Martes 11.10 a.m.
Era la hora del recreo, C.y M. se quedaron solos en clase. C. estaba estudiando. M. se levantó, forzó un armario cerrado con llave y cogió el portátil guardado en él. C. le dijo asombrada «¿Te vas a llevar el portátil de la clase?» y M. le dijó: «Tú cállate, cállate o verás». Salió tranquilamente con el portatil en la mochila, se cruzó con la conserje, con su tutora, les saludó y se fue a su casa.
Miércoles, 8.30 a.m.
M. Vuelve a clase como si no hubiera pasado nada. A la salida le dice a C. «¿No habrás dicho nada?». C. se lo había contado a una profesora pidiendo que la protegiera, y advirtiendo que negaría todo delante del autor, del director o de la policía.
Jueves, 9.20 a.m.
El director del instituto llama a M. y le dice que dos profesoras le vieron desde el aparcamiento coger el portátil de la clase, que lo devuelva y no habrá consecuencias.

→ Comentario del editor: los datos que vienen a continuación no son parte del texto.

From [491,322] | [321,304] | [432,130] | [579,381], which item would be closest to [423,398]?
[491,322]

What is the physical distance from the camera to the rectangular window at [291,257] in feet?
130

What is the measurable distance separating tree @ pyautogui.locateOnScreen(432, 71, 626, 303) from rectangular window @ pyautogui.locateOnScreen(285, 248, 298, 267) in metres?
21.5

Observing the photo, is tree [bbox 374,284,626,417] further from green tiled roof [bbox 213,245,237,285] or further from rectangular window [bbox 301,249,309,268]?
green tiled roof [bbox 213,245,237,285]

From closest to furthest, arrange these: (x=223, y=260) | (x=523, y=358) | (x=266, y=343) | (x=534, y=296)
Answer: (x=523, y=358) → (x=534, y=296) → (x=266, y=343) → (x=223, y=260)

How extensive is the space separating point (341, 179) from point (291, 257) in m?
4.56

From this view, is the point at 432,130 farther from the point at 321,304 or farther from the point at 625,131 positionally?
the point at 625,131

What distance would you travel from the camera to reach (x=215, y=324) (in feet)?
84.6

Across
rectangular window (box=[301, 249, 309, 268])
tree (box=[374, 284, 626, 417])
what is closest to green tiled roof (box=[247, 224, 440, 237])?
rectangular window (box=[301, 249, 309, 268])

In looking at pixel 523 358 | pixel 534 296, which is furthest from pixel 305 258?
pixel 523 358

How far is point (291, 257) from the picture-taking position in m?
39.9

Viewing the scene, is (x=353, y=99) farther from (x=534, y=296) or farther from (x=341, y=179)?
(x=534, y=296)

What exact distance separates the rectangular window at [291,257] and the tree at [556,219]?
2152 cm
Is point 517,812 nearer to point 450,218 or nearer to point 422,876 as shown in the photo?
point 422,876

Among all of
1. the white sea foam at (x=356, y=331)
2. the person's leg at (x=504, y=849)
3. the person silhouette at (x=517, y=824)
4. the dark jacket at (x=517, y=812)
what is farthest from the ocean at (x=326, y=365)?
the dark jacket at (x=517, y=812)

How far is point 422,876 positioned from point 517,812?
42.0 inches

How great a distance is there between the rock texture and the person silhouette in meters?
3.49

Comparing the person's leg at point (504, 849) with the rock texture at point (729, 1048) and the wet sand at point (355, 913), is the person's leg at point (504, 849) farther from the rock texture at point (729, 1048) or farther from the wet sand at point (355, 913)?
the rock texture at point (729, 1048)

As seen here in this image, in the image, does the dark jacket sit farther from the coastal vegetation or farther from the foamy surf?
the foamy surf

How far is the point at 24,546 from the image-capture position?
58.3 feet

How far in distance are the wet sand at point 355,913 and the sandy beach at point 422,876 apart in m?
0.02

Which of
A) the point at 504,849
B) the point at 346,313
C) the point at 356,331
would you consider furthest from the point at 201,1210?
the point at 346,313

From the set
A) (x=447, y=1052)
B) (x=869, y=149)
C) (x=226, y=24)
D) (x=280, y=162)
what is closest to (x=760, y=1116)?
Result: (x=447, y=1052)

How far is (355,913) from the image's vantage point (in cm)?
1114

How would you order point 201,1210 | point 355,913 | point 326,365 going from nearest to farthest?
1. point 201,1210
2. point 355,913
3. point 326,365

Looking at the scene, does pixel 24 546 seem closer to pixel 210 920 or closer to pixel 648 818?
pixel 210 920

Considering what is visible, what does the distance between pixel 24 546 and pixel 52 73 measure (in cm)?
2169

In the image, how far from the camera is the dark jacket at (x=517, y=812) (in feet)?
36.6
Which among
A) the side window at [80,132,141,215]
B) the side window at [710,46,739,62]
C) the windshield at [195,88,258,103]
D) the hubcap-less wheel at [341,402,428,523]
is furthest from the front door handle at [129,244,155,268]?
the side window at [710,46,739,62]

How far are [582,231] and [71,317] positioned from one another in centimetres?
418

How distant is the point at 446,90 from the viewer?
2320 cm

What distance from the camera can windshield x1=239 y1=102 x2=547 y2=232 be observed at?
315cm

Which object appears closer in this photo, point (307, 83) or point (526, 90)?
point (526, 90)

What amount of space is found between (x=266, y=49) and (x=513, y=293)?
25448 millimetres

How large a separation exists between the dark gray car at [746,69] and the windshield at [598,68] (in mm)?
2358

M. lo niega sin que le tiemble la voz. Vuelve a clase y se comporta como si nada.
Jueves 10.20 a.m.
El director y el jefe de estudios del centro le piden a C. que testifique, que denuncie, que le delate. La presionan. C. rompe a llorar. No quiere saber nada. Tiene miedo.
Viernes 8.30 a.m.
El jefe de estudios comunica a todo el grupo, cuando no está presente M., que no se va a denunciar el robo porque C. lo pasaría mal, y aunque lo que corresponde es ir a la comisaría, por humanidad no se va a hacer.
Lunes 8.30 a.m.
Caso resuelto: un chaval, M, de 19 años, roba y amenaza a una compañera, C, todos lo sabemos y todo quedará en un incidente. Toda una comunidad educativa de unas quinientas personas acabará tolerando que un individuo robe, amenace y no sufra ninguna consecuencia.
Pocas cosas importantes aprendí en la Facultad de Derecho, entre ellas, que la ley del más fuerte pertenecía a un estado primitivo e irracional que se superaba creando y sometiéndonos colectivamente a unas normas que consideráramos justas y estableciendo un poder público que las hiciera cumplir. Docentes, equipo directivo, inspección, policía. Mucho poder y poca capacidad de hacer cumplir las normas.
Pienso en la última víctima de violencia de género, la novena del 2010, una chica de 35 años a la que vieron por última vez siendo golpeada contra un cristal, luego «la metió para dentro y no vimos nada más», relata una testigo. No vemos nada, no queremos verlo e incluso cuando lo vemos no nos atrevemos a actuar, a veces ni siquiera a decirlo.
La defensa personal no nos viene bien a los débiles, y siempre hay alguien más fuerte que uno mismo. La seguridad colectiva depende de una comunidad intolerante al abuso de la fuerza sobre la razón. Y esa intolerancia requiere de mensajes constantes que marginen y avergüencen a quienes osen quebrantar la convivencia, empezando por la más íntima, la familiar, y continuando por la de la escuela o la del barrio. Si la seguridad cotidiana, la del día a día, la de nuestro espacio más próximo y habitado, cada vez depende más de la llegada a tiempo de la policía nunca estaremos menos seguros ni seremos menos libres.